The Roman Wall (Римска стена, Rimska stena) is the popular but incorrect name for an early Ottoman-era architectural monument in Sofia, the capital of Bulgaria. Part of a 16th or 17th-century Islamic religious building, it now stands in the middle of a small marketplace in the Lozenets neighbourhood.

==History and architecture==
The Roman Wall is a rectangular structure of straight rows of bricks and stones. It exhibits a characteristic Ottoman construction method of surrounding the large cut stones with sets of bricks. The wall is situated with an east–west orientation and features two windows, with a mihrab niche in between. A notched brick cornice decorates the top of the wall.

The Roman Wall was built in the 16th or 17th century, the time of the Ottoman rule of Bulgaria. The wall's exact purpose is unclear, though it is agreed that it performed an Islamic religious function. It may either be the preserved part of an eminent Ottoman Turk's tomb, or it may have formed part of a namazgâh, an open-air religious structure where the imam would perform a prayer for those embarking on the Hajj.

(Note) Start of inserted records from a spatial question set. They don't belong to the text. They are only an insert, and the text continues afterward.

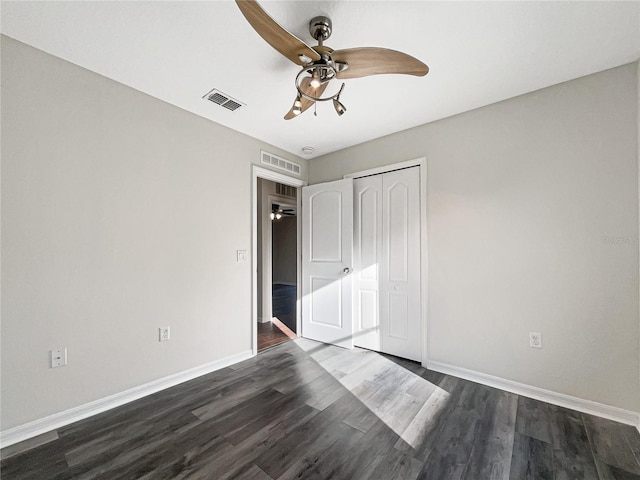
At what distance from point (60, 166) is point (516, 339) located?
3.81 metres

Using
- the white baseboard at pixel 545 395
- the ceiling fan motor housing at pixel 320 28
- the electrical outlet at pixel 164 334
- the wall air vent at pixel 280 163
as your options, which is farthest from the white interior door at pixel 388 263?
the electrical outlet at pixel 164 334

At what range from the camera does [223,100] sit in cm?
247

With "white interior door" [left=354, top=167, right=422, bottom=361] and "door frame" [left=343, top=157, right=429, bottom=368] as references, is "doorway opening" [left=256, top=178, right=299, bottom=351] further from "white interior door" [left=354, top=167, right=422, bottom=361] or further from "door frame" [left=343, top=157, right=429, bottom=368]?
"door frame" [left=343, top=157, right=429, bottom=368]

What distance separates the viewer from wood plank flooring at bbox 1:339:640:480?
1.51 m

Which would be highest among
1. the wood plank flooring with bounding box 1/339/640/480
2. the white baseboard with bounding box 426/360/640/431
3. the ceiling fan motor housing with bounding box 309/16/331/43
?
the ceiling fan motor housing with bounding box 309/16/331/43

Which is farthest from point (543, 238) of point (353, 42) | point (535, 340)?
point (353, 42)

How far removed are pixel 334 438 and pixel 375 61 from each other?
234 cm

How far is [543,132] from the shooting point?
2.26 meters

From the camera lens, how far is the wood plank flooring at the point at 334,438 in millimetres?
1514

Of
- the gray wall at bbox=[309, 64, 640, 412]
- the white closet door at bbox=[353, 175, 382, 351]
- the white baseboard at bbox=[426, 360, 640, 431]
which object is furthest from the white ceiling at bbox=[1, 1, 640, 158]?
the white baseboard at bbox=[426, 360, 640, 431]

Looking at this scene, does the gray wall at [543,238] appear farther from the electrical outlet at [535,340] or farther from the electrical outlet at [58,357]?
the electrical outlet at [58,357]

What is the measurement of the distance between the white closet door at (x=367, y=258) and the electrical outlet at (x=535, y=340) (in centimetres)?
144

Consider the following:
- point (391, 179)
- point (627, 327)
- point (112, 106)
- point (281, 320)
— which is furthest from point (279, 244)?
point (627, 327)

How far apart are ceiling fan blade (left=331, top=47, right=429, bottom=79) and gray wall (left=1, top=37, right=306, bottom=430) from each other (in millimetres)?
1761
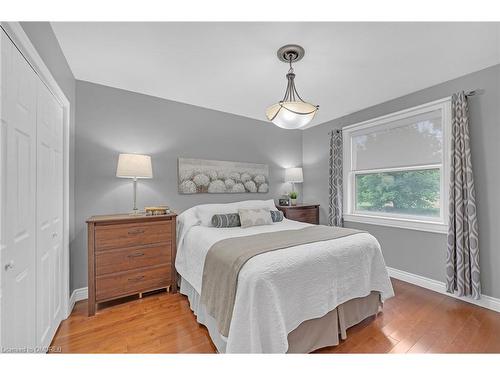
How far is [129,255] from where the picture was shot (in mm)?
2279

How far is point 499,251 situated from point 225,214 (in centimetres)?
289

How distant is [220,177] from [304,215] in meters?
1.62

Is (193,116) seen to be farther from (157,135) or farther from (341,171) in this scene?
(341,171)

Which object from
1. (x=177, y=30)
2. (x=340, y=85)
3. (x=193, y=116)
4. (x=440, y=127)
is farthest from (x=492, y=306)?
(x=193, y=116)

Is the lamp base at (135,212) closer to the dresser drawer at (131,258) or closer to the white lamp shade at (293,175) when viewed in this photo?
the dresser drawer at (131,258)

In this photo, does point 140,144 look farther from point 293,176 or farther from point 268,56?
point 293,176

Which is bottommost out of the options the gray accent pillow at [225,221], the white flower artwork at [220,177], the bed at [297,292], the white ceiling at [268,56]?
the bed at [297,292]

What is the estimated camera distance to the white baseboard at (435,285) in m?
2.20

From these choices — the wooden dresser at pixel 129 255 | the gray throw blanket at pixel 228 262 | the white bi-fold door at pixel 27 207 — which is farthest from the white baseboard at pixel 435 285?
the white bi-fold door at pixel 27 207

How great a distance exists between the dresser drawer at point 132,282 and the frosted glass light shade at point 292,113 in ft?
6.59

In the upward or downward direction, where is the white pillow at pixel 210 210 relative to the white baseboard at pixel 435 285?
upward

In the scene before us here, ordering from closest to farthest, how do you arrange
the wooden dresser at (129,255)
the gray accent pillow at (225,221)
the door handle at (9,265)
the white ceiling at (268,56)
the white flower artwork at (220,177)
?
1. the door handle at (9,265)
2. the white ceiling at (268,56)
3. the wooden dresser at (129,255)
4. the gray accent pillow at (225,221)
5. the white flower artwork at (220,177)

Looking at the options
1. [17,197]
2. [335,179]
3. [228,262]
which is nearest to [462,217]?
[335,179]

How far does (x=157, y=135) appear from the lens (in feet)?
9.58
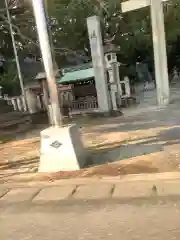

In the late 19th century, after the reestablishment of the Principality of Bulgaria in 1878, the Old Wall remained as a lone marker in the abandoned Turkish graveyard. In 1957, the wall underwent a reconstruction and was enlisted as a monument of culture.

Today, the wall is located in the neighbourhood of Lozenets, on the Stara Stena Street near Hristo Smirnenski Boulevard. A small marketplace exists around the wall and bears its name, and a weekly farmers' market also called "The Roman Wall" takes place every Saturday at the place.